Data records:
========================================================================

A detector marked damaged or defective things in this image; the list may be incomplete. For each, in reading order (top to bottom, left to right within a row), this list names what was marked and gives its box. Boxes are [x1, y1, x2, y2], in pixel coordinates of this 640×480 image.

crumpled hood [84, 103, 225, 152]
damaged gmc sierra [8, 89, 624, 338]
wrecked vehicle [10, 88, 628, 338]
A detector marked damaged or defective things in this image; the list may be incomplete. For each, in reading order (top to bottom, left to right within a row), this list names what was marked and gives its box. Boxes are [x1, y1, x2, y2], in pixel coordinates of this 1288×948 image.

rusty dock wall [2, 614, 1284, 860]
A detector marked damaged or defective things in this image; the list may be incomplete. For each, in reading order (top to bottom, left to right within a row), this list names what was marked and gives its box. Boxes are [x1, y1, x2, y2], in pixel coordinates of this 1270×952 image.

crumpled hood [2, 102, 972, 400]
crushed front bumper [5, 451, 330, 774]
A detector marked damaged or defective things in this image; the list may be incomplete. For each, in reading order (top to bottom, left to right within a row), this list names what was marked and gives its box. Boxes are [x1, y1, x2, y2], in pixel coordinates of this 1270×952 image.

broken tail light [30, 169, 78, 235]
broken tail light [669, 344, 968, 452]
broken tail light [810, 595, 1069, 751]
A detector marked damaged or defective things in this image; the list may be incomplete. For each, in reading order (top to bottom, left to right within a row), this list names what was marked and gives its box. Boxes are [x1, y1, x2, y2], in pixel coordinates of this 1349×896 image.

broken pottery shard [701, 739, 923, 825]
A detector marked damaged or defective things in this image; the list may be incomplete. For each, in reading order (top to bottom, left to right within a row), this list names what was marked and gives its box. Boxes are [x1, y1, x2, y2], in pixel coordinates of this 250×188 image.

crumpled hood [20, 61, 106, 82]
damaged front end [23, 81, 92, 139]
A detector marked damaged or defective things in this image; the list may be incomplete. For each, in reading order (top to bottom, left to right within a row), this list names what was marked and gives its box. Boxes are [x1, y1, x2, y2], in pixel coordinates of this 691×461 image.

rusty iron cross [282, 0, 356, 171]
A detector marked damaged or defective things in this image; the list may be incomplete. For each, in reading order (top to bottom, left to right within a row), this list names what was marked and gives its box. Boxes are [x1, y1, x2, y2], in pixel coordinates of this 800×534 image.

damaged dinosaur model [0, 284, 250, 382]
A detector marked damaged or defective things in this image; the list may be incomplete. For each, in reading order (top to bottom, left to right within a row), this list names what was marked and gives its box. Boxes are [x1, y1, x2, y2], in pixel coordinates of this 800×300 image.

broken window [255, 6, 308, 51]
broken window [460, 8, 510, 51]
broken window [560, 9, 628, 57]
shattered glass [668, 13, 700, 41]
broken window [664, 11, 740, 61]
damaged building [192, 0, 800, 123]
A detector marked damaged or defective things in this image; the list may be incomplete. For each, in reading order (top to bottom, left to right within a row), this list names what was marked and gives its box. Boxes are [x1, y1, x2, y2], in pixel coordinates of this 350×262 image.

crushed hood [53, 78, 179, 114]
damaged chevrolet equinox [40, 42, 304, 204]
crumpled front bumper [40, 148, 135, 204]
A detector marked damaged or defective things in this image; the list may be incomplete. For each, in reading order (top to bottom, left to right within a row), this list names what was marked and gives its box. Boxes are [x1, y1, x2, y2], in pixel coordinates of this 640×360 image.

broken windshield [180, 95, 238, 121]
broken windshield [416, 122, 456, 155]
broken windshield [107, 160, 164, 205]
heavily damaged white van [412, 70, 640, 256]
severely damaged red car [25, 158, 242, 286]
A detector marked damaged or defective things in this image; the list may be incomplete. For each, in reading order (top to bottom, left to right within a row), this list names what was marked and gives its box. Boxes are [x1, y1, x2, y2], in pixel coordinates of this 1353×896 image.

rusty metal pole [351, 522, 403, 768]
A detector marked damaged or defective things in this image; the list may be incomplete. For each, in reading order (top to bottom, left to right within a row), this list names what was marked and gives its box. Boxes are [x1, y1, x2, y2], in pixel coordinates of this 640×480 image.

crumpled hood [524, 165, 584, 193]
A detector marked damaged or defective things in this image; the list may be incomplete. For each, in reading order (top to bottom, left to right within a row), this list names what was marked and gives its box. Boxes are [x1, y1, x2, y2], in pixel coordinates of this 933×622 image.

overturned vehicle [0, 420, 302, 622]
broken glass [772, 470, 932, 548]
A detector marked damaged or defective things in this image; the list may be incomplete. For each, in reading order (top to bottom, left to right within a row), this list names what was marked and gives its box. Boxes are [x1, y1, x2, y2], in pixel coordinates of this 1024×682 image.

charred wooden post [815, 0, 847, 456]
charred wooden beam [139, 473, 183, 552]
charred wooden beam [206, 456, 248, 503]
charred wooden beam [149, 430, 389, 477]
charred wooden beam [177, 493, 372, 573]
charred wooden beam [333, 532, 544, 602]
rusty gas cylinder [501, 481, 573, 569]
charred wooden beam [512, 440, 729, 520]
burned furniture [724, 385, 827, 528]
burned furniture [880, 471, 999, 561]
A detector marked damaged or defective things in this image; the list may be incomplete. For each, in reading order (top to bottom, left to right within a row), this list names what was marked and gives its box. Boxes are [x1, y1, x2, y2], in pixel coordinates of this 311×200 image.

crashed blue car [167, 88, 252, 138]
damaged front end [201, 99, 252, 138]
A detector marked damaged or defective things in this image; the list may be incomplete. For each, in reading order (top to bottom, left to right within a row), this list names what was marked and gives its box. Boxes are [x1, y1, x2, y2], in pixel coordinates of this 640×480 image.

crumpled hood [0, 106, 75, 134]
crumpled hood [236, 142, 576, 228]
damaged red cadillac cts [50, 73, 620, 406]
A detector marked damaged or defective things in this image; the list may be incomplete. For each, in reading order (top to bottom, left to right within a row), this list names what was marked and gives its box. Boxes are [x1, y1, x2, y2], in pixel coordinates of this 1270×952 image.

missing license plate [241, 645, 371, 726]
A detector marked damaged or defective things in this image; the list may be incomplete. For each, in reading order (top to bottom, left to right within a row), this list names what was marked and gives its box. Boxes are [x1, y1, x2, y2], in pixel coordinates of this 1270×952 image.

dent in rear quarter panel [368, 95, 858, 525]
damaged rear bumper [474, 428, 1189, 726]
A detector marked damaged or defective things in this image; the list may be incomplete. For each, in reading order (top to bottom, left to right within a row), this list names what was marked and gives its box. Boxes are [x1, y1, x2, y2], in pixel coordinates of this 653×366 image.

========================================================================

So that the data stays intact, repeat all of it exactly.

A detector marked damaged or defective things in this image; the list may be incomplete. For each, in reading order (top to bottom, left to right within a row), this list names what was marked and gives its box. Boxes are [x1, y1, x2, y2], in pixel coordinates of this 640×480 image.

crumpled hood [84, 103, 225, 152]
damaged gmc sierra [8, 89, 624, 338]
wrecked vehicle [10, 88, 628, 338]
A detector marked damaged or defective things in this image; the list may be incomplete. For each, in reading order (top to bottom, left to right within a row), this list names what was marked and gives its box. Boxes are [x1, y1, x2, y2], in pixel coordinates of this 1288×948 image.

rusty dock wall [2, 614, 1284, 860]
A detector marked damaged or defective things in this image; the list may be incomplete. For each, in reading order (top to bottom, left to right within a row), this list names what was marked and gives its box. Boxes are [x1, y1, x2, y2], in pixel coordinates of this 1270×952 image.

crumpled hood [2, 102, 972, 400]
crushed front bumper [5, 451, 330, 774]
A detector marked damaged or defective things in this image; the list may be incomplete. For each, in reading order (top to bottom, left to right within a row), this list names what was marked and gives its box. Boxes are [x1, y1, x2, y2], in pixel coordinates of this 1270×952 image.

broken tail light [30, 169, 78, 235]
broken tail light [669, 344, 968, 452]
broken tail light [810, 595, 1069, 751]
A detector marked damaged or defective things in this image; the list may be incomplete. For each, in reading order (top to bottom, left to right within a row), this list names what was marked and gives its box. Boxes are [x1, y1, x2, y2], in pixel coordinates of this 1349×896 image.

broken pottery shard [701, 739, 923, 825]
A detector marked damaged or defective things in this image; the list may be incomplete. For each, in reading order (top to bottom, left to right within a row), this list names what was marked and gives its box. Boxes are [x1, y1, x2, y2], in pixel coordinates of this 250×188 image.

crumpled hood [20, 61, 106, 82]
damaged front end [23, 81, 92, 139]
A detector marked damaged or defective things in this image; the list may be incomplete. For each, in reading order (top to bottom, left to right within a row), this list names what was marked and gives its box. Boxes are [x1, y1, x2, y2], in pixel coordinates of this 691×461 image.

rusty iron cross [282, 0, 356, 171]
A detector marked damaged or defective things in this image; the list may be incomplete. For each, in reading order (top to bottom, left to right within a row), this list names what was marked and gives its box. Boxes are [x1, y1, x2, y2], in pixel coordinates of this 800×534 image.

damaged dinosaur model [0, 284, 250, 382]
A detector marked damaged or defective things in this image; the list may be incomplete. For each, in reading order (top to bottom, left to right within a row), this list names what was marked and gives its box. Boxes are [x1, y1, x2, y2], in pixel coordinates of this 800×300 image.

broken window [255, 6, 308, 51]
broken window [460, 8, 510, 51]
broken window [560, 9, 628, 57]
shattered glass [668, 13, 700, 41]
broken window [664, 11, 740, 61]
damaged building [192, 0, 800, 123]
A detector marked damaged or defective things in this image; the list may be incomplete. For each, in reading order (top to bottom, left to right within a row), this list names what was marked and gives its box. Boxes are [x1, y1, x2, y2], in pixel coordinates of this 350×262 image.

crushed hood [53, 78, 179, 114]
damaged chevrolet equinox [40, 42, 304, 204]
crumpled front bumper [40, 148, 135, 204]
A detector marked damaged or defective things in this image; the list may be incomplete. For each, in reading order (top to bottom, left to right within a row), this list names what was marked and gives its box. Boxes are [x1, y1, x2, y2], in pixel coordinates of this 640×360 image.

broken windshield [180, 95, 238, 121]
broken windshield [416, 122, 456, 155]
broken windshield [107, 160, 164, 205]
heavily damaged white van [412, 70, 640, 256]
severely damaged red car [25, 158, 242, 286]
A detector marked damaged or defective things in this image; the list may be incomplete. For each, in reading order (top to bottom, left to right within a row), this list names what was marked and gives its box. Boxes are [x1, y1, x2, y2], in pixel coordinates of this 1353×896 image.

rusty metal pole [351, 522, 403, 768]
A detector marked damaged or defective things in this image; the list may be incomplete. For each, in reading order (top to bottom, left to right within a row), this list names what was marked and gives its box. Boxes are [x1, y1, x2, y2], in pixel coordinates of this 640×480 image.

crumpled hood [524, 165, 584, 193]
A detector marked damaged or defective things in this image; the list may be incomplete. For each, in reading order (top to bottom, left to right within a row), this list names what was marked and gives its box. Boxes are [x1, y1, x2, y2], in pixel coordinates of this 933×622 image.

overturned vehicle [0, 420, 302, 622]
broken glass [772, 470, 932, 548]
A detector marked damaged or defective things in this image; the list may be incomplete. For each, in reading order (top to bottom, left to right within a row), this list names what was marked and gives its box. Boxes are [x1, y1, x2, y2], in pixel coordinates of this 1024×682 image.

charred wooden post [815, 0, 847, 456]
charred wooden beam [139, 473, 183, 552]
charred wooden beam [206, 456, 248, 503]
charred wooden beam [149, 430, 389, 477]
charred wooden beam [177, 493, 372, 573]
charred wooden beam [333, 532, 544, 602]
rusty gas cylinder [501, 481, 573, 569]
charred wooden beam [512, 440, 729, 520]
burned furniture [724, 385, 827, 528]
burned furniture [880, 471, 999, 561]
A detector marked damaged or defective things in this image; the list may be incomplete. For each, in reading order (top to bottom, left to right within a row), this list names what was marked and gives its box. Boxes are [x1, y1, x2, y2], in pixel coordinates of this 311×200 image.

crashed blue car [167, 88, 252, 138]
damaged front end [201, 99, 252, 138]
A detector marked damaged or defective things in this image; the list may be incomplete. For each, in reading order (top to bottom, left to right within a row), this list names what was marked and gives its box. Boxes are [x1, y1, x2, y2], in pixel coordinates of this 640×480 image.

crumpled hood [0, 106, 75, 134]
crumpled hood [236, 142, 576, 228]
damaged red cadillac cts [50, 73, 620, 406]
A detector marked damaged or defective things in this image; the list may be incomplete. For each, in reading order (top to bottom, left to right within a row), this list names what was marked and gives its box. Boxes are [x1, y1, x2, y2], in pixel coordinates of this 1270×952 image.

missing license plate [241, 645, 371, 726]
A detector marked damaged or defective things in this image; the list may be incomplete. For each, in reading order (top to bottom, left to right within a row), this list names what was marked and gives its box. Boxes are [x1, y1, x2, y2], in pixel coordinates of this 1270×952 image.

dent in rear quarter panel [368, 95, 858, 525]
damaged rear bumper [474, 428, 1189, 726]
A detector marked damaged or defective things in this image; the list may be incomplete. For each, in reading order (top to bottom, left to right within a row), this list names what was marked and gives its box. Boxes are [x1, y1, x2, y2], in pixel coordinates of this 653×366 image.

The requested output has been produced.